Can global climate models predict El Niño?
The short answer is: not exactly. Global climate models take the effect of ENSO events into account in the aggregate, but they cannot predict the timing of individual events. This can cause short-term discrepancies between climate models and observed temperatures. But the models are designed to work over longer timescales, and on the century scale these discrepancies even one another out.
Most recently, some have questioned the recent moderate slowdown in the rate of global surface warming and pointed out a divergence between observations and climate models. Changes in heat exchange with the ocean due to ENSO variability likely plays a role in the trend, which is predicted to change when recent La Niña-like conditions dissipate.
Is the forcefulness of El Niño itself changing?
El Niño events have not significantly influenced long-term temperature trends, but the events themselves may be in the process of becoming more intense. One study of coral growth rings found that El Niño events of the past few decades are more variable and more intense than the norm established over the past 7,000 years.

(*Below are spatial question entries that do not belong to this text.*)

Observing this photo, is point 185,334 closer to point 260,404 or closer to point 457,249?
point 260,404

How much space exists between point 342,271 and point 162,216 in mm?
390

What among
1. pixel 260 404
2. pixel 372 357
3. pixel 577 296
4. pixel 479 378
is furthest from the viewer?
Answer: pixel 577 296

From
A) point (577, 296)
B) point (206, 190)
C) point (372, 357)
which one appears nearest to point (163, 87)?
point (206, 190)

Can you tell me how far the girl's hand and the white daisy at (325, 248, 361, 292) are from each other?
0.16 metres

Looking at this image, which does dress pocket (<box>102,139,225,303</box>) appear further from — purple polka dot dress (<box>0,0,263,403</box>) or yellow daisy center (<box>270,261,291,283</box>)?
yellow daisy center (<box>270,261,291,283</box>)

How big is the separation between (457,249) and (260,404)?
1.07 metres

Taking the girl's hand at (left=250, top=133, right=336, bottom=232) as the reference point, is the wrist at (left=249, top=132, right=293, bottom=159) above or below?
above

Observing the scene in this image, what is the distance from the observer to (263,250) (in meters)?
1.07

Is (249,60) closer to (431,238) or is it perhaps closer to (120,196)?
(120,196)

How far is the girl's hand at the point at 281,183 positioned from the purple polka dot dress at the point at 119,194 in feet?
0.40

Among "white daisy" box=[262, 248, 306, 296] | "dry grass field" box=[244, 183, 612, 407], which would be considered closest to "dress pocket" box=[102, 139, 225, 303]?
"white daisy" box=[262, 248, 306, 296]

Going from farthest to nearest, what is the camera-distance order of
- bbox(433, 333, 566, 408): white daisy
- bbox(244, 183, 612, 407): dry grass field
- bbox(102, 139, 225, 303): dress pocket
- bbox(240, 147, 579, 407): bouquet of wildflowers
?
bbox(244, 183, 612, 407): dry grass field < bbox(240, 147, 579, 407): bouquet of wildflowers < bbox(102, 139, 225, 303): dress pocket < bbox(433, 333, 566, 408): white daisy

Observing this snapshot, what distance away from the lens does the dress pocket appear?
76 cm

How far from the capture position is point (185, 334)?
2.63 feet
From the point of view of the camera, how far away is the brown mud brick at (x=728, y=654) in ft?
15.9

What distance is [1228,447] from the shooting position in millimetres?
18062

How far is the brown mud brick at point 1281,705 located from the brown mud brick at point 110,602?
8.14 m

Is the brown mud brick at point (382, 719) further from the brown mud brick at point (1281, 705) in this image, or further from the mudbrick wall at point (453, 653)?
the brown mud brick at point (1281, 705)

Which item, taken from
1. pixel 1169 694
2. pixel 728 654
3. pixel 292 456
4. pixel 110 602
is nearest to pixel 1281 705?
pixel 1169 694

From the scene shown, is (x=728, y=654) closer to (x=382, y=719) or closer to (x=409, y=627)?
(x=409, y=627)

While the study did not establish a causal link between climate change and intensifying El Niño events, the trend makes sense under the framework suggesting that El Niño discharges heat absorbed during neutral years. In a warmer world there is more heat being trapped every year, so there is more energy for El Niño events to work with. And climate projections suggest that this may continue. A recent study finds human-induced global warming will double the number of extreme ENSO events, raising concern that disruptions from El Niño will worsen in a warmer world.
Why it matters
When an El Niño event occurs, it changes weather patterns throughout the tropics and has cascading effects throughout the sub-tropics and even into the mid-latitudes. During very strong El Niño events, this can result in drought or reduced monsoon rains in the Indian sub-continent and flooding in South America and the central United States.